I couldn’t agree to such an arrangement. It is not my job—indeed, antithetical to my job—to work as an asset of any government. That is why I contacted the FBI in the first place. So we agreed to disagree, on friendly terms, and went our separate ways.
In the US intelligence services, those who recruit spies from foreign countries target the weak points and vulnerabilities of potential recruits in what they call “MICE”—an acronym for Money, Ideology, Creed, and Ego. Chinese intelligence services try to exploit what they call “The four moral flaws:” lust, anger/revenge, power/fame, and money.
It is unknown which of those might have claimed Candace Marie Claiborne, 60, of Washington, DC, an employee of the US Department of State who was charged with obstructing an official proceeding and making false statements to the FBI in March 2017, for concealing numerous contacts that she had over a period of years with the Shanghai State Security Bureau (SSSB)
The affidavit charging Claiborne reveals that the SSSB can operate all over China and the world, not just in Shanghai. In communications with Claiborne, her SSSB contacts—identified only as Co-Conspirator B and Co-Conspirator C—offered to meet her in Beijing as well as any third country if and when she left the United States.
The affidavit states that Claiborne had known the SSSB officers at least since 2007, when she was stationed in Buenos Aires and had been away from China for two years. Her second tour in China was at the US Consulate General in Shanghai from 2003–05.
Some of the normal MSS covers inside the country include unnamed, numbered government offices (Shanghai Municipal Government Office number seven), think tanks and businesses. Co-Conspirator B operated an import-export company, and he also owned a spa and a restaurant. In addition to allowing Co-Conspirator B to appear as ordinary businessman, these businesses were used to provide employment to Co-Conspirator A. The affidavit does nothing to describe Co-Conspirator C apart from his SSSB affiliation.
The Ministry of State Security is the intelligence operations arm of the Chinese Communist Party, but has provincial departments around the country. But the main task of MSS subnational departments is to run operations against foreign targets to support the one-party regime.
Two other high profile cases were also the targets of the Shanghai State Security Bureau of the MSS. The FBI arrested Glenn Duffie Shriver, who applied to work at the State Department and the CIA in exchange for $70,000 from the SSSB, which recruited Shriver in Shanghai when he responded to an essay contest on U.S.-China relations and encouraged him to take a position in the U.S. government.
Shriver answered an ad in English offering to pay someone with a background in Asian studies to write a paper on US/China relations concerning Taiwan and North Korea. A Chinese woman who said her name was “Amanda” contacted him, met with him, and paid him $120 for the essay he wrote.
In 2011, Shriver confessed in a federal courtroom with his mother watching. At sentencing, he spoke of his hope to serve his country. “Mine was to be a life of service,” he said. “I could have been very valuable. That was originally my plan.”

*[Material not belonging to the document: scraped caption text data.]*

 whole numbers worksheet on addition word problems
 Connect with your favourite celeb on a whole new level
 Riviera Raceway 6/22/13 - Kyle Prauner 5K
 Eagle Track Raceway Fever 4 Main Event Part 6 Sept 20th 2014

A Mr. Wu—just as a “Mr. Wu” had approached me– wanted Shriver to apply for a job with the CIA. If he did “we can be close friends,” the MSS told him.
When Shriver was sentenced to four years in federal prison on January 21, 2011, he told the judge “Somewhere along the way, I climbed into bed with the wrong people.” From prison, he told the AP, “When you’re 23 years old living in a very fun city, you almost get addicted to money. After a while it’s kind of like: OK, I’m kind of up on what these guys are doing. But by then it’s just money getting thrown at you. I’m just like … I can apply to this, get some money and then just continue on with my life.”